Erdoğan sözlerine şöyle devam etti:

"Tartışmaların sonucunda eğer parlamento burada 'şu sisteme degeçebiliriz, uygundur' diyorsa, bizim zaten söyleyebilecek hiçbir şeyimiz kalmaz. Ama bütün mesele Müsademe-i efkardan barika-i hakikat doğar. Yani fikirlerin çatışmasından, çarpışmasından, müzakeresinden hakikat güneşi doğar."

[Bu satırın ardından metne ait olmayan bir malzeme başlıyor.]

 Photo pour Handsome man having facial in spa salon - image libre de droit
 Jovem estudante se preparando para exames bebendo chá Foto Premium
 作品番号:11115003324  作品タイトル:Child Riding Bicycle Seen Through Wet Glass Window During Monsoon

AK Parti kanadından benzer bir açıklama da Başbakan Yardımcısı Bekir Bozdağ'dan geldi. Bozdağ konuyu "Başkanlık sistemi yeni anayasada müzakere edilmeli" önerisiyle yeniden gündeme taşıdı. "Parlamenter Denetim Sempozyumu"nun açılışında konuşan Bozdağ, Türkiye'deki parlamenter sistemi eleştirdi.

TEPKİLER

CHP Grup Başkanvekili Akif Hamzaçebi, Başbakan Yardımcısı Bekir Bozdağ'ın, "Denetimin en etkin yapılmasına izin veren sistem, başkanlık sistemidir. Gerçek anlamda yasama ve yürütmenin birbirine karşı bağımsız olduğu başkanlık sistemini müzakere etmek lazım" sözlerini, "Sayın Bozdağ, 2007'deki cumhurbaşkanı seçimine, görevlerine ilişkin yapılan değişikliğin yanlış olduğunu itiraf etmektedir. Türkiye'nin tartışması gereken başkanlık sistemi değildir. Türkiye parlamenter sistemden vazgeçmemelidir" ifadeleriyle değerlendirdi.

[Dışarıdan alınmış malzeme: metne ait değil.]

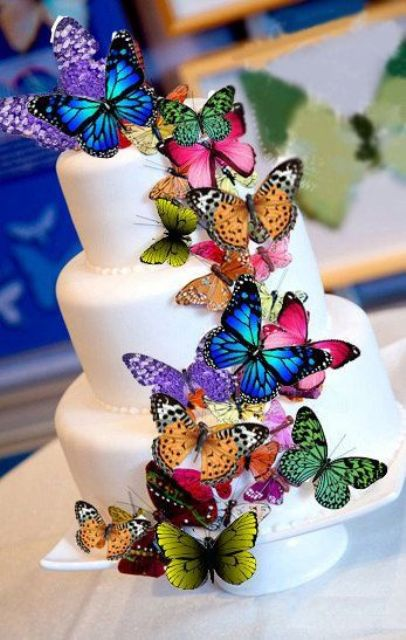 a white wedding cake decorated with colorful butterflies all over looks whimsical and magical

Hamzaçebi, Türkiye'nin, 1876'daki Kanun-i Esasi uygulamasından bu yana, bütün anayasalarında parlamenter sistemi benimsediğine işaret ederek, 1982 Anayasası'nın, 1961 Anayasası'nın eksiklikleri dikkate alınarak, parlamenter sisteme bir başka bakış açısı getirdiğini söyledi. Hamzaçebi, "Bu anayasa da bugün tartışılıyor, bunun parlamenter sistem açısından eksik ve yanlış bir model olduğunu konuşuyoruz. CHP olarak da görüşümüz budur. Buradaki cumhurbaşkanı tarifi de doğru değildir. Parlamenter sistemde, cumhurbaşkanı değil, başbakan daha güçlüdür. Cumhurbaşkanının sorumsuzluğu vardır, bu makam denge makamıdır. Cumhurbaşkanlığının, bu çerçevede yapılandırılması gerekir" görüşünü ifade etti.

Türkiye'nin tartışması gerekenin başkanlık sistemi olmadığını ifade eden Hamzaçebi, Türkiye'nin, parlamenter sistemden vazgeçmemesi gerektiğini söyledi.

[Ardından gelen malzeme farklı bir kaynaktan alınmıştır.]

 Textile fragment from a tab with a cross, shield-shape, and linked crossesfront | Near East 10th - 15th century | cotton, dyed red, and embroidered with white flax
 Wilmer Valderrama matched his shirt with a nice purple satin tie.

TBMM Başkanı Cemil Çiçek de, başkanlık sistemi önerilerinin yeni anayasa çalışmalarında gündeme gelirse, orada tartışılacağını belirtti.

Erdoğan 'Başkanlık sistemi tartışılabilir'

Slovenya Başbakanı Janez Jansa ile ortak basın toplantısında gazetecilerin konuyla ilgili sorularını cevapladı. Başbakan Recep Tayyip Erdoğan toplantıda Bozdağ’ın sözlerinin hatırlatılması üzerine şunları şöyle konuştu, “Yeni anayasa çalışmalarında yazım süreci başladı. Bu süreç içinde tartışılabilir. Bunlar demokrasinin olmazsa olmazlarıdır. Tartışmaların sonucunda parlamento şu sisteme de geçebiliriz diyorsa. Bizim söyleyecek bir şeyimiz kalmaz.”

"FİKİRLERİN MÜZAKERESİNDEN HAKİKAT GÜNEŞİ DOĞAR"

Konuşmasına “Müsademe-i efkardan Barika-i hakikat doğar” şeklinde devam eden Erdoğan bu sözlerinin ardından gülümseyerek çevirmene “bu sözleri çevirirken biraz zorlanacaksın” dedi ve açıklamasını yaparak, “Yani fikirlerin müzakeresinden hakikat güneşi doğar” dedi.

BOZDAĞ: "BAŞKANLIK SİSTEMİ MÜZAKERE EDİLMELİ"

Başbakan Yardımcısı Bekir Bozdağ, “Denetimin en etkin yapılmasına izin veren sistem, başkanlık sistemidir. Gerçek anlamda yasama ve yürütmenin birbirine karşı bağımsız olduğu başkanlık sistemini müzakere etmek lazım” demişti.

Bozdağ, Meclis'te düzenlenen Parlamenter Denetim Sempozyumu'nda yaptığı konuşmada, Türkiye'de mevcut anayasadaki sistemin adına “parlamenter sistem” denilemeyeceğini, kuvvetler ayrılığını tam olarak görmenin zor olduğunu, söz konusu sistemin denetimin etkin şekilde yapılmasına da izin vermediğini belirterek, “Denetimin en etkin yapılmasına izin veren sistem, başkanlık sistemidir. Gerçek anlamda yasama ve yürütmenin birbirine karşı bağımsız olduğu başkanlık sistemini müzakere etmek lazım” diye konuştu.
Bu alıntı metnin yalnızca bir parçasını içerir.